Challenges and Limitations
The disparity in performance between read and write tasks stems from several challenges and limitations:
- Longer Trajectory: Write tasks typically involve more steps, increasing the likelihood of an agent making a mistake and failing [00:07:35].
- Complex UI Interactions: Write tasks often require interacting with more complicated or difficult parts of a site, such as data input and complex forms [00:07:59].
- Authentication: Logging in or managing credentials is a significant challenge for agents due to interactive complexity and credential management [00:08:27].

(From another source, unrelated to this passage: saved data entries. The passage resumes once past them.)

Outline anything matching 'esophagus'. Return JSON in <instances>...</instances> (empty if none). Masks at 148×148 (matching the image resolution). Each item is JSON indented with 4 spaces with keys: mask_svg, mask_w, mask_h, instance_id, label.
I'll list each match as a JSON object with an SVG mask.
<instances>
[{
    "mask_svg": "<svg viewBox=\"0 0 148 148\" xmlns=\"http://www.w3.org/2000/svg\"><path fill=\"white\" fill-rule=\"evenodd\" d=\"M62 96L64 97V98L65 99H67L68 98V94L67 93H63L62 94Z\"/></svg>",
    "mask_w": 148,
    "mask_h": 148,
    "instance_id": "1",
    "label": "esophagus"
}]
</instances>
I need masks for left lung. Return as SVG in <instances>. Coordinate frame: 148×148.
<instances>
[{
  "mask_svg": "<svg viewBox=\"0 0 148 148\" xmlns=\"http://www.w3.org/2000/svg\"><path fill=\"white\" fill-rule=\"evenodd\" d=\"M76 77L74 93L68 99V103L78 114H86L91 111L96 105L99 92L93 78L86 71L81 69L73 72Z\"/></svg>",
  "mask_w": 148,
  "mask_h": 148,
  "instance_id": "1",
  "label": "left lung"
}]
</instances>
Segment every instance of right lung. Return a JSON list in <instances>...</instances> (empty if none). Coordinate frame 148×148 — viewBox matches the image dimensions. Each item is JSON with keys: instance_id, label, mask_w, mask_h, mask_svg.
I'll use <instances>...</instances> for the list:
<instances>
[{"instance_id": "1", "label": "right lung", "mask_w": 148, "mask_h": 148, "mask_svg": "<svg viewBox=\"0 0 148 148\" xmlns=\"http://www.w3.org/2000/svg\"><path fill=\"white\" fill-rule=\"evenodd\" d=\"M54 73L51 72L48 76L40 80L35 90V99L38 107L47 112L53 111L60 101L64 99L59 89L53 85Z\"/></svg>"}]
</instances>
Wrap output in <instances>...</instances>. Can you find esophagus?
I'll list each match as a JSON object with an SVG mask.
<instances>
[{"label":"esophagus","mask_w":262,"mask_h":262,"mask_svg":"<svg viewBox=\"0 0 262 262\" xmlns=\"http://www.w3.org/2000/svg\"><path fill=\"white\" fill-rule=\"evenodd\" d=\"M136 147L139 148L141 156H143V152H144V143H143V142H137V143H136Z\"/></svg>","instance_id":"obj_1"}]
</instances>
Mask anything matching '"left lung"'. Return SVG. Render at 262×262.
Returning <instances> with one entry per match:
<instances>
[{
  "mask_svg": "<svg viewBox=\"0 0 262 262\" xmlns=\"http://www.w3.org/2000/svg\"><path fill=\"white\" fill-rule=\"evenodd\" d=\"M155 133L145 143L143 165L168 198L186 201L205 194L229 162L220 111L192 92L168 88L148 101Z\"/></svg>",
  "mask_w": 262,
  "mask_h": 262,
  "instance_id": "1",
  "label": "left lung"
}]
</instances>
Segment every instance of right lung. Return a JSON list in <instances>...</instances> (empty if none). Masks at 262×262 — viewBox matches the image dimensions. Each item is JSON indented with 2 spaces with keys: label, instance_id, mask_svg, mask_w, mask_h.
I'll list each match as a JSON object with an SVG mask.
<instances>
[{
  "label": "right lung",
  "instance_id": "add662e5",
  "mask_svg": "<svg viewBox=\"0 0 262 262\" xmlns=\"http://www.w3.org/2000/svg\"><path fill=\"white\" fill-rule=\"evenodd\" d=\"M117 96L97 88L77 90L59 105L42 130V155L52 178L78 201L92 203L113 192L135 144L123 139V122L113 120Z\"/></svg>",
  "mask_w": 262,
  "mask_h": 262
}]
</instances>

- Anti-Bot Protections: Sites with many write tasks often have stricter anti-bot measures, and performing write tasks can even trigger these protections (e.g., CAPTCHAs) [00:08:53].
Failure patterns are categorized as:
- Agent Failures: The agent’s own abilities are the limiting factor, such as inability to interact with pop-ups or timing out [00:11:21].
- Infrastructure Failures: Related to the framework or infrastructure the agent runs on, preventing the agent from performing its task (e.g., being flagged as a bot, inability to access email verification for login) [00:11:35]. Improving infrastructure could significantly boost overall performance [00:13:02].
Another major flaw is latency: Browser agents are currently very slow [00:13:13]. This is due to the observe-plan-reason-act loop, mistakes, and retries [00:13:42]. While acceptable for asynchronous applications, it’s a significant problem for real-time applications [00:14:03].
Strategies for Developing and Implementing Browser Agents
For AI engineers building effective agents, key takeaways include:
- Pick Your Use Case Carefully:
- Read Use Cases: Already performant out of the box, suitable for deep research tools or mass information retrieval [00:14:43].
- Write Use Cases: Out-of-the-box agents might not be accurate enough; rigorous testing and building internal evaluations are necessary [00:15:11].
- Browser Infrastructure Matters a Ton: The choice of browser infrastructure can significantly impact performance [00:15:53]. It’s crucial to test multiple providers, as they are interoperable and can be swapped out [00:16:10]. Different systems may offer better CAPTCHA handling or unblocked proxies for specific sites [00:16:22].
- Try a Hybrid Approach: Combine browser agents for dynamic, long-tail workflows with more deterministic workflows (like Playwright) for reliable, high-volume tasks [00:16:54]. This allows agents to handle nuanced, diverse “roads and trails” while deterministic systems manage “train tracks” requiring constant accuracy [00:17:36].
Future Outlook
The industry is expected to improve significantly in several key areas [00:17:55]:
- Better Long Context Memory: Essential for longer write tasks that involve many steps [00:18:04].
- Browser Infrastructure Primitives: Continued development for common blockers like login, OAuth, and payments will unlock significant value [00:18:21].
- Improved Models: The underlying models powering browser agents will continue to get better, particularly through training environments and sandboxes that simulate browser use [00:18:48].
Interesting Examples
During benchmarking, some notable and surprising behaviors were observed:
- AI agent Inception: A browser agent got stuck on GitHub and autonomously engaged with GitHub’s virtual assistant AI to unblock itself, creating a comical “AI agent inception” scenario [00:19:26].
- Turing Test Nudge: An agent posted a comment on a Medium article that became the top-liked post, raising questions about the Turing Test [00:19:45].
- Real-World Externalities: Browser agents tasked with booking restaurant reservations successfully booked them, leading to real-world phone notifications [00:20:05].
- Emergent Behavior: An agent blocked by Cloudflare sought ways on Google to bypass Cloudflare verification instead of giving up, demonstrating unpredictable emergent behavior [00:20:23].
The field of browser agents is rapidly developing, and capabilities are continuously evolving [00:20:54].